→ **Short problem**
Exactly as given, write out the lines from the one containing "Which holds true: (x=120, y=383)" through the end of the listing, with both ends included and nothing else.

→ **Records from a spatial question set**
◇ ◇ ◇

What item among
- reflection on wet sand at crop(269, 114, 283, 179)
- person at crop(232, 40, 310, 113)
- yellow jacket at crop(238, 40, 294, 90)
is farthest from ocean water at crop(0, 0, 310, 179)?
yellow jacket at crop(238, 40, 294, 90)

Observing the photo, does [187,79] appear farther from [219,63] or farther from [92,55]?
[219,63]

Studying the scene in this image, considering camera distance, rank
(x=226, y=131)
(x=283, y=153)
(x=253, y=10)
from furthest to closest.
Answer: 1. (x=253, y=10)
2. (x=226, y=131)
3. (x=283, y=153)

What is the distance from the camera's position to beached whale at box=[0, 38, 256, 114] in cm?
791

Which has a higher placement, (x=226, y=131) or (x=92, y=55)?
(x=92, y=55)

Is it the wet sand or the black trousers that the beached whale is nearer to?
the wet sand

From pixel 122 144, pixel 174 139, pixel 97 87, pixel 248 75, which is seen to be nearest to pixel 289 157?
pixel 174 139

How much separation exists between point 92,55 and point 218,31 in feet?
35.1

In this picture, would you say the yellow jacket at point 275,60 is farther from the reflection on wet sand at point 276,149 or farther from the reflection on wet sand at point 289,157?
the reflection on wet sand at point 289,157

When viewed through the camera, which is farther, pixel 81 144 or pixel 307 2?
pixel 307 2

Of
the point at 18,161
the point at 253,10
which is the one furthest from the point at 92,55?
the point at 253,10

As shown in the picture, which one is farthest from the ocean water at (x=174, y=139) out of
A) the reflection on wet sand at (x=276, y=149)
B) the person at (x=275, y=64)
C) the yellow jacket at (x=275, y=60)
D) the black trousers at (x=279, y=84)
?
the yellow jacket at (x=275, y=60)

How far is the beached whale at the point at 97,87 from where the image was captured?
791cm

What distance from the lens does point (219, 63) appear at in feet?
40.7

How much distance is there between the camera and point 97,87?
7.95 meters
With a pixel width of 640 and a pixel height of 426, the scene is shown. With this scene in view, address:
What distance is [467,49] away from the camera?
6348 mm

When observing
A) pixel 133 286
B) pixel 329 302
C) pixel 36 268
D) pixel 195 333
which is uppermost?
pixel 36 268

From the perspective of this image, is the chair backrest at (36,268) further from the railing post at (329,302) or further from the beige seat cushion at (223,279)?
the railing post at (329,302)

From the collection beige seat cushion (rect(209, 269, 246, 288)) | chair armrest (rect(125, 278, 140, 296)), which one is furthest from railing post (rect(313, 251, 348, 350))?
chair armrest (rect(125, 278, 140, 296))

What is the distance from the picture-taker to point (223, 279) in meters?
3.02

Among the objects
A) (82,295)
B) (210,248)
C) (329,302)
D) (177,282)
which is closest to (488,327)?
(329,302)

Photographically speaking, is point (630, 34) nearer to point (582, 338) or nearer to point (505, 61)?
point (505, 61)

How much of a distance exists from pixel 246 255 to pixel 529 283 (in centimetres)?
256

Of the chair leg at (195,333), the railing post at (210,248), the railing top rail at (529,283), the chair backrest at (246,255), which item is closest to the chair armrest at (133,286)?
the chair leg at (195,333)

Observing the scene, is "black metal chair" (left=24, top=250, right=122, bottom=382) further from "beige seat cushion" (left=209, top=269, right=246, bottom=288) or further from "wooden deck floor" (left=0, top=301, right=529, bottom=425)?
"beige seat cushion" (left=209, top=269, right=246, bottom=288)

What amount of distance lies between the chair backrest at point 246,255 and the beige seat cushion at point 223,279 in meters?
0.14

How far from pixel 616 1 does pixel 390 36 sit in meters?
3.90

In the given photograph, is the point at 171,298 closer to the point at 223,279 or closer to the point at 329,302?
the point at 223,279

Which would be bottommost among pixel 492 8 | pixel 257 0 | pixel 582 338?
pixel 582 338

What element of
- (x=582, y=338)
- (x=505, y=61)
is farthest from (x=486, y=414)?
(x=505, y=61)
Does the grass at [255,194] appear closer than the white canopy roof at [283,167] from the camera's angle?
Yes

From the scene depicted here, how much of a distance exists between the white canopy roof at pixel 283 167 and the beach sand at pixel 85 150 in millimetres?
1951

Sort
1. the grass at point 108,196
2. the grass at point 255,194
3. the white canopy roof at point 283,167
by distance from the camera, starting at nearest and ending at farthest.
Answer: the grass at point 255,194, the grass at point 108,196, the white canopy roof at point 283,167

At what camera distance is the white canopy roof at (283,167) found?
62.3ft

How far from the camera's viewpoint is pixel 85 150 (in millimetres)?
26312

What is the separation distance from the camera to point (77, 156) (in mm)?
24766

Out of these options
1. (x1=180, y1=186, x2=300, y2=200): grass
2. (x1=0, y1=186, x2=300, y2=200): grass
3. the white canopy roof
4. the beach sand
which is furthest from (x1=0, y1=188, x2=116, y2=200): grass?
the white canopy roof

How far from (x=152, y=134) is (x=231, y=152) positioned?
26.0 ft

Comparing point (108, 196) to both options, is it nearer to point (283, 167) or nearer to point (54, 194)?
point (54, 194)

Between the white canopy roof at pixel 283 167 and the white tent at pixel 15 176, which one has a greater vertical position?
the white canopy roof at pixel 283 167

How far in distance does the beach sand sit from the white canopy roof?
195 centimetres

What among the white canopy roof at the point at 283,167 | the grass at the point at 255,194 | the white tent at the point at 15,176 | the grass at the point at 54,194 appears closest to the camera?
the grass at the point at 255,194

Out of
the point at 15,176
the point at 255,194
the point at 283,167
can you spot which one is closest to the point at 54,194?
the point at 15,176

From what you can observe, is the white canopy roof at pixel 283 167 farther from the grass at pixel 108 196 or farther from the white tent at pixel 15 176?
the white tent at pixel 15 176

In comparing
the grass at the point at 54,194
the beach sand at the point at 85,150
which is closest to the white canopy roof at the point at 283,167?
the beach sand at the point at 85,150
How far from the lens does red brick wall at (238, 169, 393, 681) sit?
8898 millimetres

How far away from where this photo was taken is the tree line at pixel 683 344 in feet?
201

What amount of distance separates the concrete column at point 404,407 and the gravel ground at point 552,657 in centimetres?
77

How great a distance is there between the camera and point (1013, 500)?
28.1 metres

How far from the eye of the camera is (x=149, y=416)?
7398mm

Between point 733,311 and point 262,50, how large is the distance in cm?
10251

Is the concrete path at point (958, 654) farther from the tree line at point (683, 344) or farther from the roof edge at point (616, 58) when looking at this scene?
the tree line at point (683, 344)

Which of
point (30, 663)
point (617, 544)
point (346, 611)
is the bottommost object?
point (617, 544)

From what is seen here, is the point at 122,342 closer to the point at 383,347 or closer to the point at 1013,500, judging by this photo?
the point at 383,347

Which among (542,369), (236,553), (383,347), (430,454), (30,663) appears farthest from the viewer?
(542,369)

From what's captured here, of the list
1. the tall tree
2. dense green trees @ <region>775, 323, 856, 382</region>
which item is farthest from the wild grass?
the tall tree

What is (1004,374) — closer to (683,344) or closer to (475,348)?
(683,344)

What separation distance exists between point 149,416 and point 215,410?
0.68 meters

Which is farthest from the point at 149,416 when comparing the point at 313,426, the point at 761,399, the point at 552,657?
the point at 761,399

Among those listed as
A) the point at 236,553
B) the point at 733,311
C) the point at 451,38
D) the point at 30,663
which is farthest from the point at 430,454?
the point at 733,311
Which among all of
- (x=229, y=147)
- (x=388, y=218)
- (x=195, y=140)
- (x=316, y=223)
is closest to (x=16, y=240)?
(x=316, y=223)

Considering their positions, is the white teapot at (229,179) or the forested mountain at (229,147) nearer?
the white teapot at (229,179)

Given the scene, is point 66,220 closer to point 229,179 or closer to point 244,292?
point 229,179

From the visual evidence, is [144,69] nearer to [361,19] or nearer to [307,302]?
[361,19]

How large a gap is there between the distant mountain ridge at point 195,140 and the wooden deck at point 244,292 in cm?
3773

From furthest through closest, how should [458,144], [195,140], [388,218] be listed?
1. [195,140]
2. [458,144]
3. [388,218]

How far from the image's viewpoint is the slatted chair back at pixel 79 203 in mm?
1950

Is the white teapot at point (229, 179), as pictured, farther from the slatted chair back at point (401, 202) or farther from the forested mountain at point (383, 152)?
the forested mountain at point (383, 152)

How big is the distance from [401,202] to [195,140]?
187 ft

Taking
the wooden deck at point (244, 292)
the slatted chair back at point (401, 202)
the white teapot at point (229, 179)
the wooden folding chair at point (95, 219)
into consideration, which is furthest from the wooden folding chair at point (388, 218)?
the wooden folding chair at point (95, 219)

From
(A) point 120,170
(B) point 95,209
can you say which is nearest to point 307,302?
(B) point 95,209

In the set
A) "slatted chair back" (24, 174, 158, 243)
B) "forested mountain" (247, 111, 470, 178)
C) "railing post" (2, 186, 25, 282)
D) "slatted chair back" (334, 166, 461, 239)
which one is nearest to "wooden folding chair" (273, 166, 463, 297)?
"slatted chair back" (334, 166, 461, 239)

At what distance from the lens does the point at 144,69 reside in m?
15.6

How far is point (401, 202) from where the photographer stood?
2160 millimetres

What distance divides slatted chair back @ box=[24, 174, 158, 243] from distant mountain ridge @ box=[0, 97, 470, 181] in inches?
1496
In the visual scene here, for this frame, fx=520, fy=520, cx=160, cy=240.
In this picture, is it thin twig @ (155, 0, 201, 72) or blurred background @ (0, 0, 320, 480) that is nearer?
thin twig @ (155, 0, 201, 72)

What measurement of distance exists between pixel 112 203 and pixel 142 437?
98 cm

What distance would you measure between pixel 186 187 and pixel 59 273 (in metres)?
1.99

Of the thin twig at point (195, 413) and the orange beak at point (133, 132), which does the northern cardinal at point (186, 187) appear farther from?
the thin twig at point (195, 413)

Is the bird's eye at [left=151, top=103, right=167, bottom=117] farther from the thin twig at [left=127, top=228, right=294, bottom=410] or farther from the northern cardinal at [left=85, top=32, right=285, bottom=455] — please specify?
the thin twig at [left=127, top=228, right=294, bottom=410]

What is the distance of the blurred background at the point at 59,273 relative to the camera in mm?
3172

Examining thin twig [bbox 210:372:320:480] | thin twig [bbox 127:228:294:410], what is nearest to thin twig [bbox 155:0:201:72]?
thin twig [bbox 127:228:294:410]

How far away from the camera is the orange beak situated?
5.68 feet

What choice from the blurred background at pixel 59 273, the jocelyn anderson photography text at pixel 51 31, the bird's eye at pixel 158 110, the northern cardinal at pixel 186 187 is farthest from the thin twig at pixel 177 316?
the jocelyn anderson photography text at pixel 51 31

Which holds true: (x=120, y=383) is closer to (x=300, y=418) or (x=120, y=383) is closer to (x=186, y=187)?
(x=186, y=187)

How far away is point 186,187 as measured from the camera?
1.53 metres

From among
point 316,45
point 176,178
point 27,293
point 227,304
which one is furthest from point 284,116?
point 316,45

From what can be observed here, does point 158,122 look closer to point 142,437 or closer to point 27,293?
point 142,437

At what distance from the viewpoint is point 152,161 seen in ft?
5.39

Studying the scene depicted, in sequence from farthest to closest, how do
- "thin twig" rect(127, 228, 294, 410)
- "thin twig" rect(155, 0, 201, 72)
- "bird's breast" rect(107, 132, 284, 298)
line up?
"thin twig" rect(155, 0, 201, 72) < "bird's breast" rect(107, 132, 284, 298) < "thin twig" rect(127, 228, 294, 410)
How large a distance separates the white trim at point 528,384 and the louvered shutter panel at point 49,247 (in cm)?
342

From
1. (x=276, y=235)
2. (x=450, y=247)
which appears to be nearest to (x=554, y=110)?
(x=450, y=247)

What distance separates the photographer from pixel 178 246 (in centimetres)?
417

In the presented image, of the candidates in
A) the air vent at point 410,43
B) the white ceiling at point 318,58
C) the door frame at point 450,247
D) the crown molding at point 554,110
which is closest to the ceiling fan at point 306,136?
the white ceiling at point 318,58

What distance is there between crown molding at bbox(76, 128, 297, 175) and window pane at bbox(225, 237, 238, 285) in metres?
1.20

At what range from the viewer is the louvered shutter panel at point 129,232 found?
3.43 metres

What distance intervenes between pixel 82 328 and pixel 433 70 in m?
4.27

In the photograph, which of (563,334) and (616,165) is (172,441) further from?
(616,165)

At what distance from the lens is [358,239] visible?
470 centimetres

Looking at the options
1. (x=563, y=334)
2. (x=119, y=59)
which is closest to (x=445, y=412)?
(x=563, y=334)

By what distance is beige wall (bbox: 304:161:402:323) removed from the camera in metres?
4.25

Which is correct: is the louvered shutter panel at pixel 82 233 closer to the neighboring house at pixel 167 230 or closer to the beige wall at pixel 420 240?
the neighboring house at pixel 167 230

◇ ◇ ◇

→ **Exercise answer**
Which holds true: (x=120, y=383) is closer to (x=300, y=418) or (x=120, y=383) is closer to (x=186, y=187)?
(x=186, y=187)

How far away is point 186,187 as measured from the camera?
1.53 metres

From among
point 316,45
point 176,178
point 27,293
point 227,304
which one is furthest from point 284,116?
point 316,45

From what can be observed here, does point 158,122 look closer to point 142,437 or closer to point 27,293?
point 142,437

At what distance from the viewpoint is point 152,161 seen in ft?
5.39

Studying the scene depicted, in sequence from farthest to closest, how do
- "thin twig" rect(127, 228, 294, 410)
- "thin twig" rect(155, 0, 201, 72)
- "bird's breast" rect(107, 132, 284, 298)
line up?
"thin twig" rect(155, 0, 201, 72) < "bird's breast" rect(107, 132, 284, 298) < "thin twig" rect(127, 228, 294, 410)
How large a distance separates the white trim at point 528,384 and the louvered shutter panel at point 49,247 (in cm)?
342

From
1. (x=276, y=235)
2. (x=450, y=247)
which appears to be nearest to (x=554, y=110)?
(x=450, y=247)

What distance separates the photographer from pixel 178 246 (in centimetres)?
417

In the presented image, of the candidates in
A) the air vent at point 410,43
B) the white ceiling at point 318,58
C) the door frame at point 450,247
D) the crown molding at point 554,110
which is closest to the ceiling fan at point 306,136?
the white ceiling at point 318,58

What distance is there between crown molding at bbox(76, 128, 297, 175) and window pane at bbox(225, 237, 238, 285) in metres?
1.20

At what range from the viewer is the louvered shutter panel at point 129,232 found?
3.43 metres

What distance intervenes between pixel 82 328 and pixel 433 70 in m?
4.27

In the photograph, which of (563,334) and (616,165) is (172,441) further from?
(616,165)

At what distance from the lens is [358,239] visible?
470 centimetres

Looking at the options
1. (x=563, y=334)
2. (x=119, y=59)
which is closest to (x=445, y=412)?
(x=563, y=334)

By what distance is beige wall (bbox: 304:161:402:323) removed from the camera in metres?
4.25

Which is correct: is the louvered shutter panel at pixel 82 233 closer to the neighboring house at pixel 167 230 or closer to the beige wall at pixel 420 240?
the neighboring house at pixel 167 230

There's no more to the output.